:: PROBLEM ::
Please retype every record below exactly, leaving the pictures out.

:: DATA EXTRACTS ::
☆ ☆ ☆ ☆ ☆

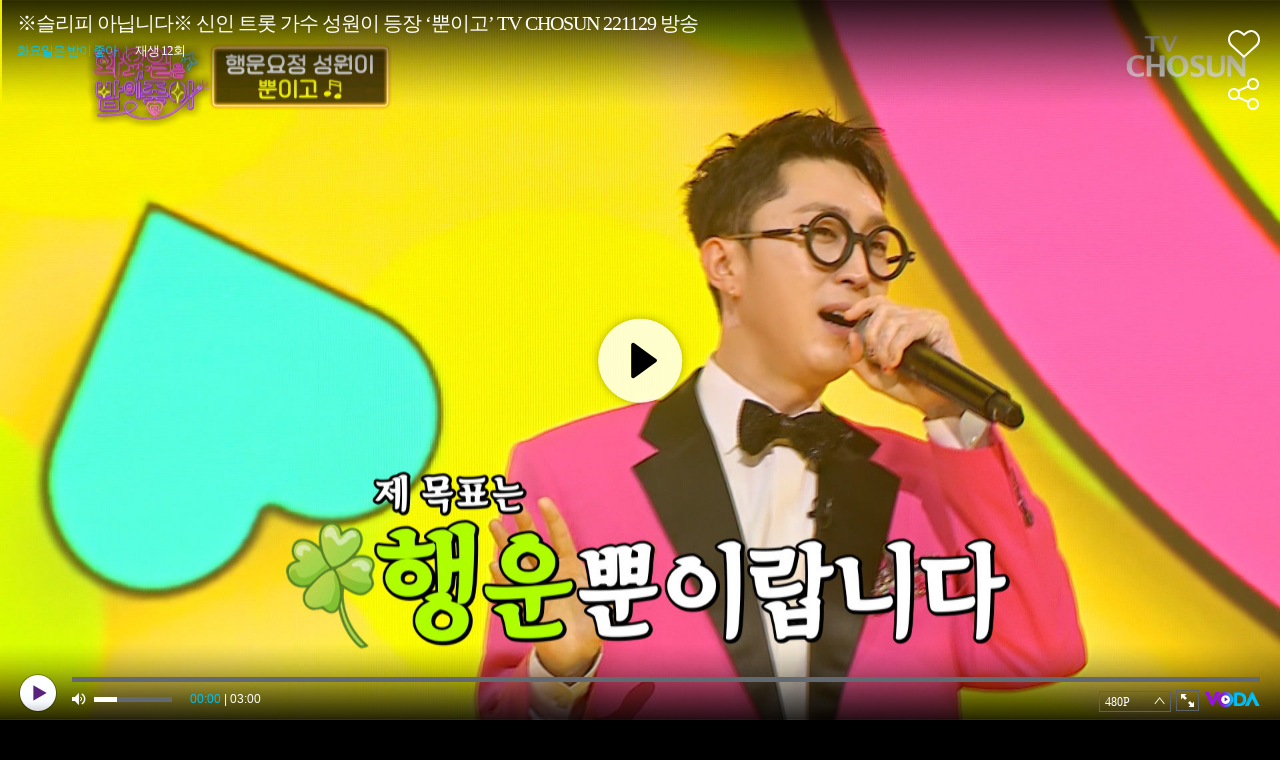

--- FILE ---
content_type: text/html; charset=UTF-8
request_url: https://voda.donga.com/play?cid=3793411&isAutoPlay=1&reco=0
body_size: 2193
content:
<!DOCTYPE html>
<html lang="ko">
<head>
    <title>※슬리피 아닙니다※ 신인 트롯 가수 성원이 등장 &lsquo;뿐이고&rsquo; TV CHOSUN 221129 방송 : VODA : 동아닷컴</title>
    <meta name="keywords" content="보다, VODA, 동아일보, 동아닷컴, news, donga.com, voda, ">
    <meta name="description" content="[화요일은 밤이 좋아 49회] 성원이는 돈이 없어도 많아도 행운뿐이고~">
    <meta name="writer" content='동아닷컴'>
    <meta name="referrer" content="no-referrer-when-downgrade">
    <meta name='robots' content='index,follow'/><meta name='googlebot' content='index,follow'/>
    <link rel="image_src" href="https://dimg.donga.com/egc/CDB/VODA/Article/CS1/C202100168/63/86/30/44/63863044144ca0a0a0a.jpg" />
    <meta http-equiv='Content-Type' content='text/html; charset=utf-8'>
    <meta http-equiv="X-UA-Compatible" content="IE=edge">
    <meta charset="utf-8">
    <meta property="fb:app_id" content="678966198797210">
    <meta property="og:type" content="video">
    <meta property="og:site_name" content="voda.donga.com" />
    <meta property="og:title" content="※슬리피 아닙니다※ 신인 트롯 가수 성원이 등장 &lsquo;뿐이고&rsquo; TV CHOSUN 221129 방송"/>
    <meta property="og:image" content="https://dimg.donga.com/egc/CDB/VODA/Article/CS1/C202100168/63/86/30/44/63863044144ca0a0a0a.jpg"/>
    <meta property="og:description" content="[화요일은 밤이 좋아 49회] 성원이는 돈이 없어도 많아도 행운뿐이고~">
    <meta property="og:url" content="https://voda.donga.com/3/all/39/3793411/1">
    <meta name="twitter:card" content="summary" />
    <meta name="twitter:image:src" content="https://dimg.donga.com/egc/CDB/VODA/Article/CS1/C202100168/63/86/30/44/63863044144ca0a0a0a.jpg" />
    <meta name="twitter:site" content="@dongamedia" />
    <meta name="twitter:url" content="https://voda.donga.com/3/all/39/3793411/1" />
    <meta name="twitter:description" content="[화요일은 밤이 좋아 49회] 성원이는 돈이 없어도 많아도 행운뿐이고~" />
    <meta name="twitter:title" content="※슬리피 아닙니다※ 신인 트롯 가수 성원이 등장 &lsquo;뿐이고&rsquo; TV CHOSUN 221129 방송" /><script type="text/javascript" src="https://image.donga.com/donga/js.v.1.0/jquery-latest.js"></script>
<script type="text/javascript" src="https://image.donga.com/donga/js.v.1.0/jquery-ui.js"></script>
<script type="text/javascript" src="https://image.donga.com/donga/js/jquery.cookie.js"></script>
<script type="text/javascript" src="https://image.donga.com/donga/player/js/jquery.jplayer.js"></script>
<script type='text/javascript' src='https://image.donga.com/donga/js/kakao.2015.min.js'></script>
<script type='text/javascript' src='https://image.donga.com/donga/js.v.2.0/spintop-comment.js?t=20210811'></script>
<link href="https://image.donga.com/donga/player/css/player_smr_PC.css" rel="stylesheet" type="text/css" />
<script type="text/javascript" src="https://image.donga.com/donga/player/js.v.2.0/dplayer_v1.js?t=20240730"></script>
<script type="application/ld+json">
{
    "@context": "https://schema.org",
    "@type": "VideoObject",
    "name": "※슬리피 아닙니다※ 신인 트롯 가수 성원이 등장 &lsquo;뿐이고&rsquo; TV CHOSUN 221129 방송",
    "description": "[화요일은 밤이 좋아 49회] 성원이는 돈이 없어도 많아도 행운뿐이고~",
    "thumbnailUrl": [
    "https://dimg.donga.com/egc/CDB/VODA/Article/CS1/C202100168/63/86/30/44/63863044144ca0a0a0a.jpg"
    ],
    "uploadDate": "2022-11-30T01:13:33+09:00",
    "duration": "PT3M0S",
    "contentUrl": "https://voda.donga.com/play?cid=3793411&isAutoPlay=1&reco=0",
    "embedUrl": "https://voda.donga.com/3/all/39/3793411/1",
    "regionsAllowed": ["kr"]
}
</script></head>
<body oncontextmenu='return false' onselectstart='return false' ondragstart='return false' >
<div class="jp-video-wrap">
<div id="jp_container_1">video loading...</div>
</div>
</body>
</html>
<script>
$(document).ready ( function(){

    var options = {"model":"smr","newsid":"VODA","cid":"3793411","title":"\u203b\uc2ac\ub9ac\ud53c \uc544\ub2d9\ub2c8\ub2e4\u203b \uc2e0\uc778 \ud2b8\ub86f \uac00\uc218 \uc131\uc6d0\uc774 \ub4f1\uc7a5 \u2018\ubfd0\uc774\uace0\u2019 TV CHOSUN 221129 \ubc29\uc1a1","program":"\ud654\uc694\uc77c\uc740 \ubc24\uc774 \uc88b\uc544","programurl":"https:\/\/voda.donga.com\/Program?cid=3066969","clipurl":"https:\/\/voda.donga.com\/3\/all\/39\/3793411\/1","poster":"https:\/\/dimg.donga.com\/egc\/CDB\/VODA\/Article\/CS1\/C202100168\/63\/86\/30\/44\/63863044144ca0a0a0a.jpg","duration":"180","autoplay":"1","encode_type":"33","device":"PC","like":0,"voda_auto":"1","count_play":12,"prod":"","css":"player_smr_PC.css","hiddenClass":["jp-mutebox-m"],"mediaInfo":{"mediaurl":"\/CS2\/2022_preview\/enter\/C202100168_clip\/C202100168_clip_20221129_49r_22_t35.mp4","channelid":"CS1","corpcode":"tvchosun","clipid":"CS1_639300","cliptime":"20221130005915"},"adInfo":{"cid":"3793411","adlink":"cpid=CC&channelid=CS1&category=01&section=02&programid=CS1_C202100168&clipid=CS1_639300&contentnumber=49&targetnation=&isonair=Y&ispay=N&vodtype=C&broaddate=20221129&playtime=180&starttime=0&endtime=0","channelid":"CS1","ptype":"1"},"endInfo":{"cpid":"CC","programid":"CS1_C202100168","clipid":"CS1_639300"}} ;
    options.mute = 0 ;   // 1: mute
    options.autoplay = 1 ;  // 0:autoplay false...1: autoplay true ; default : 0
    options.showinfo = 2 ;    // 0:all none...1:title ok, interface none -- default ...2:  title ok, interface ok
    options.share = 1 ;         // 0: none...1: ok

    window.dPlayer =  new dPlayer( $( '#jp_container_1' ), options ) ;

}) ;
</script>
<script>var _GCD = '50'; </script><script src='https://dimg.donga.com/acecounter/acecounter_V70.20130719.js'></script><script>_PL(_rl);</script>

☆ ☆ ☆ ☆ ☆

:: RESPONSE BOX ::
--- FILE ---
content_type: text/html; charset=UTF-8
request_url: https://voda.donga.com/play?cid=3793411&isAutoPlay=1&reco=0
body_size: 2193
content:
<!DOCTYPE html>
<html lang="ko">
<head>
    <title>※슬리피 아닙니다※ 신인 트롯 가수 성원이 등장 &lsquo;뿐이고&rsquo; TV CHOSUN 221129 방송 : VODA : 동아닷컴</title>
    <meta name="keywords" content="보다, VODA, 동아일보, 동아닷컴, news, donga.com, voda, ">
    <meta name="description" content="[화요일은 밤이 좋아 49회] 성원이는 돈이 없어도 많아도 행운뿐이고~">
    <meta name="writer" content='동아닷컴'>
    <meta name="referrer" content="no-referrer-when-downgrade">
    <meta name='robots' content='index,follow'/><meta name='googlebot' content='index,follow'/>
    <link rel="image_src" href="https://dimg.donga.com/egc/CDB/VODA/Article/CS1/C202100168/63/86/30/44/63863044144ca0a0a0a.jpg" />
    <meta http-equiv='Content-Type' content='text/html; charset=utf-8'>
    <meta http-equiv="X-UA-Compatible" content="IE=edge">
    <meta charset="utf-8">
    <meta property="fb:app_id" content="678966198797210">
    <meta property="og:type" content="video">
    <meta property="og:site_name" content="voda.donga.com" />
    <meta property="og:title" content="※슬리피 아닙니다※ 신인 트롯 가수 성원이 등장 &lsquo;뿐이고&rsquo; TV CHOSUN 221129 방송"/>
    <meta property="og:image" content="https://dimg.donga.com/egc/CDB/VODA/Article/CS1/C202100168/63/86/30/44/63863044144ca0a0a0a.jpg"/>
    <meta property="og:description" content="[화요일은 밤이 좋아 49회] 성원이는 돈이 없어도 많아도 행운뿐이고~">
    <meta property="og:url" content="https://voda.donga.com/3/all/39/3793411/1">
    <meta name="twitter:card" content="summary" />
    <meta name="twitter:image:src" content="https://dimg.donga.com/egc/CDB/VODA/Article/CS1/C202100168/63/86/30/44/63863044144ca0a0a0a.jpg" />
    <meta name="twitter:site" content="@dongamedia" />
    <meta name="twitter:url" content="https://voda.donga.com/3/all/39/3793411/1" />
    <meta name="twitter:description" content="[화요일은 밤이 좋아 49회] 성원이는 돈이 없어도 많아도 행운뿐이고~" />
    <meta name="twitter:title" content="※슬리피 아닙니다※ 신인 트롯 가수 성원이 등장 &lsquo;뿐이고&rsquo; TV CHOSUN 221129 방송" /><script type="text/javascript" src="https://image.donga.com/donga/js.v.1.0/jquery-latest.js"></script>
<script type="text/javascript" src="https://image.donga.com/donga/js.v.1.0/jquery-ui.js"></script>
<script type="text/javascript" src="https://image.donga.com/donga/js/jquery.cookie.js"></script>
<script type="text/javascript" src="https://image.donga.com/donga/player/js/jquery.jplayer.js"></script>
<script type='text/javascript' src='https://image.donga.com/donga/js/kakao.2015.min.js'></script>
<script type='text/javascript' src='https://image.donga.com/donga/js.v.2.0/spintop-comment.js?t=20210811'></script>
<link href="https://image.donga.com/donga/player/css/player_smr_PC.css" rel="stylesheet" type="text/css" />
<script type="text/javascript" src="https://image.donga.com/donga/player/js.v.2.0/dplayer_v1.js?t=20240730"></script>
<script type="application/ld+json">
{
    "@context": "https://schema.org",
    "@type": "VideoObject",
    "name": "※슬리피 아닙니다※ 신인 트롯 가수 성원이 등장 &lsquo;뿐이고&rsquo; TV CHOSUN 221129 방송",
    "description": "[화요일은 밤이 좋아 49회] 성원이는 돈이 없어도 많아도 행운뿐이고~",
    "thumbnailUrl": [
    "https://dimg.donga.com/egc/CDB/VODA/Article/CS1/C202100168/63/86/30/44/63863044144ca0a0a0a.jpg"
    ],
    "uploadDate": "2022-11-30T01:13:33+09:00",
    "duration": "PT3M0S",
    "contentUrl": "https://voda.donga.com/play?cid=3793411&isAutoPlay=1&reco=0",
    "embedUrl": "https://voda.donga.com/3/all/39/3793411/1",
    "regionsAllowed": ["kr"]
}
</script></head>
<body oncontextmenu='return false' onselectstart='return false' ondragstart='return false' >
<div class="jp-video-wrap">
<div id="jp_container_1">video loading...</div>
</div>
</body>
</html>
<script>
$(document).ready ( function(){

    var options = {"model":"smr","newsid":"VODA","cid":"3793411","title":"\u203b\uc2ac\ub9ac\ud53c \uc544\ub2d9\ub2c8\ub2e4\u203b \uc2e0\uc778 \ud2b8\ub86f \uac00\uc218 \uc131\uc6d0\uc774 \ub4f1\uc7a5 \u2018\ubfd0\uc774\uace0\u2019 TV CHOSUN 221129 \ubc29\uc1a1","program":"\ud654\uc694\uc77c\uc740 \ubc24\uc774 \uc88b\uc544","programurl":"https:\/\/voda.donga.com\/Program?cid=3066969","clipurl":"https:\/\/voda.donga.com\/3\/all\/39\/3793411\/1","poster":"https:\/\/dimg.donga.com\/egc\/CDB\/VODA\/Article\/CS1\/C202100168\/63\/86\/30\/44\/63863044144ca0a0a0a.jpg","duration":"180","autoplay":"1","encode_type":"33","device":"PC","like":0,"voda_auto":"1","count_play":12,"prod":"","css":"player_smr_PC.css","hiddenClass":["jp-mutebox-m"],"mediaInfo":{"mediaurl":"\/CS2\/2022_preview\/enter\/C202100168_clip\/C202100168_clip_20221129_49r_22_t35.mp4","channelid":"CS1","corpcode":"tvchosun","clipid":"CS1_639300","cliptime":"20221130005915"},"adInfo":{"cid":"3793411","adlink":"cpid=CC&channelid=CS1&category=01&section=02&programid=CS1_C202100168&clipid=CS1_639300&contentnumber=49&targetnation=&isonair=Y&ispay=N&vodtype=C&broaddate=20221129&playtime=180&starttime=0&endtime=0","channelid":"CS1","ptype":"1"},"endInfo":{"cpid":"CC","programid":"CS1_C202100168","clipid":"CS1_639300"}} ;
    options.mute = 0 ;   // 1: mute
    options.autoplay = 1 ;  // 0:autoplay false...1: autoplay true ; default : 0
    options.showinfo = 2 ;    // 0:all none...1:title ok, interface none -- default ...2:  title ok, interface ok
    options.share = 1 ;         // 0: none...1: ok

    window.dPlayer =  new dPlayer( $( '#jp_container_1' ), options ) ;

}) ;
</script>
<script>var _GCD = '50'; </script><script src='https://dimg.donga.com/acecounter/acecounter_V70.20130719.js'></script><script>_PL(_rl);</script>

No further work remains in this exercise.